[EXERCISES]:
1 - From the post below on creating a new Resolution Trust Corporation, reproduce everything from "The stock market’s" down to "the market’s panic.", without changing a word.
2 - Using the post below on a proposed new Resolution Trust Corporation, answer each of the following:
(a) During which years did Paul A. Volcker serve as federal reserve chairman?
(b) In which newspaper did the three former officials publish their recommendation?
(c) According to the FOX INDEX, how many points is the market away from good health?

[SUPPLIED PASSAGE]:
Wednesday, September 17, 2008
The Reform We Need
“We are in the midst of the worst financial turmoil since the Great Depression. Absent bold action, matters could well get worse.”
So say Nicholas F. Brady, treasury secretary 1988-1993, Eugene A. Ludwig, U.S. comptroller 1993-1998, and Paul A. Volcker, federal reserve chairman 1979-1987. Writing in the Wall Street Journal, they have recommended creation of a new Resolution Trust Corporation that is discussion topic A at least until markets open tomorrow. The three wisemen make the following points:
Neither the markets nor . . . regulatory orders, bank examinations, rating downgrades and investigations can do the job. Extraordinary emergency actions by the Federal Reserve and the Treasury [are] insufficient.
the system is clogged with enormous amounts of toxic real-estate paper that will not repay. . . This paper, in turn, is unable to support huge quantities of structured financial instruments, levered as much as 30 times.
We should move decisively to create a new, temporary resolution mechanism. . . -- such as the Resolution Trust Corporation of the late 1980s . . [--] able to buy up the troubled paper at fair market values, where possible keeping people in their homes and businesses operating.
Such a stabilizing mechanism . . . by buying paper that otherwise is effectively not trading, [would] restore liquidity to the marketplace. . . allow for a more orderly liquidation of this paper, and the chance . . . to recover a portion of its value. . . lessen the number of foreclosures. . . [and save] sick institutions that are so clogged with the troubled paper they cannot continue as independent entities.
The stock market’s rejection of government’s lifeline to AIG—the market’s now, according to my FOX INDEX, 1935 points away from good health (12,000 Dow, 1,300 S&P, 2,500 NASDAQ)—shouts out for even bolder action. I’m sure Hank Paulson’s noticed the market’s panic.

[DATASET CONTENT]:
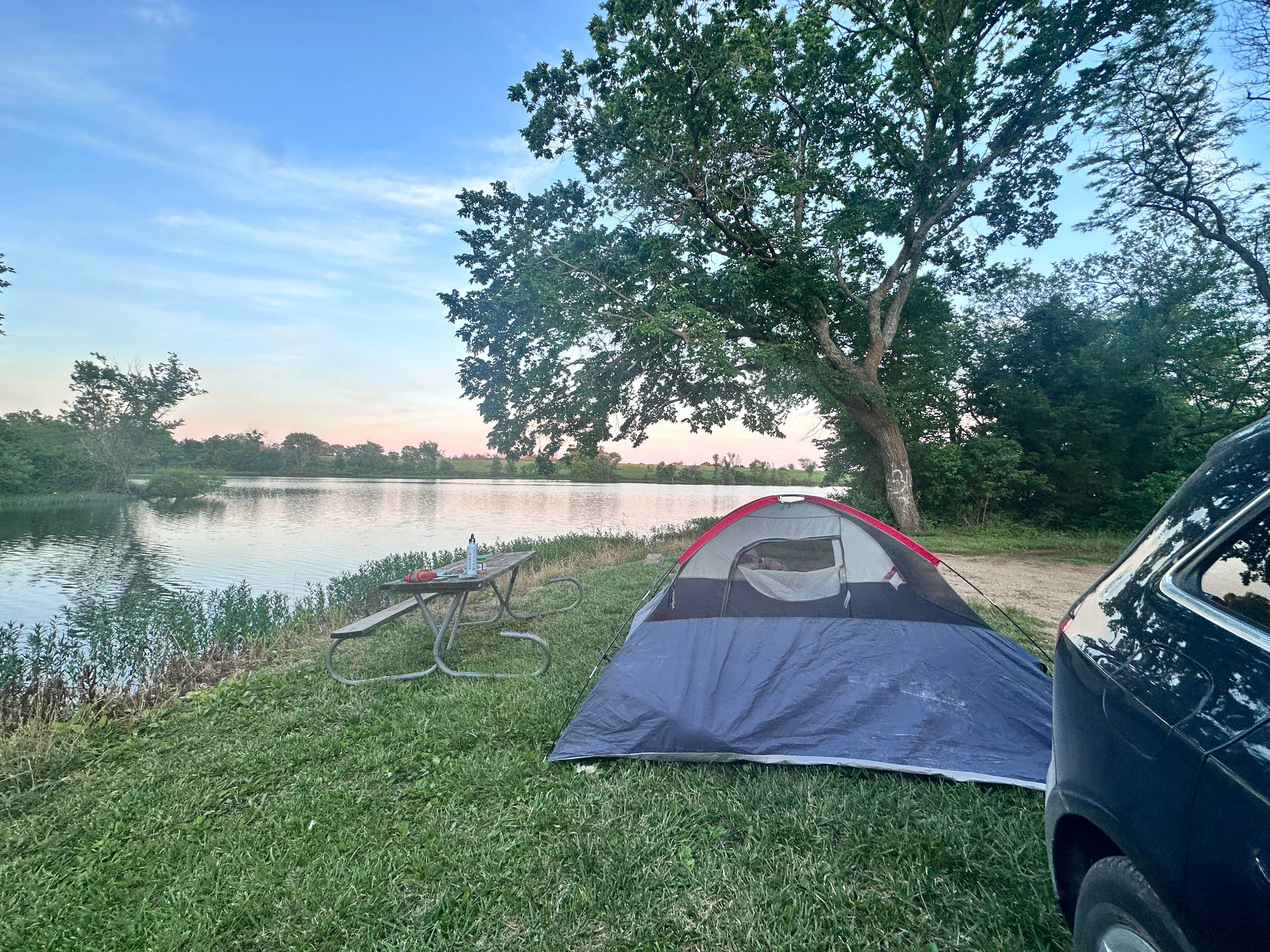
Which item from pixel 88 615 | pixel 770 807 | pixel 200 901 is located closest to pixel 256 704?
pixel 200 901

[RESULTS OF THE TASKS]:
1 -
The stock market’s rejection of government’s lifeline to AIG—the market’s now, according to my FOX INDEX, 1935 points away from good health (12,000 Dow, 1,300 S&P, 2,500 NASDAQ)—shouts out for even bolder action. I’m sure Hank Paulson’s noticed the market’s panic.

2 -
(a) 1979-1987
(b) The Wall Street Journal
(c) 1935 points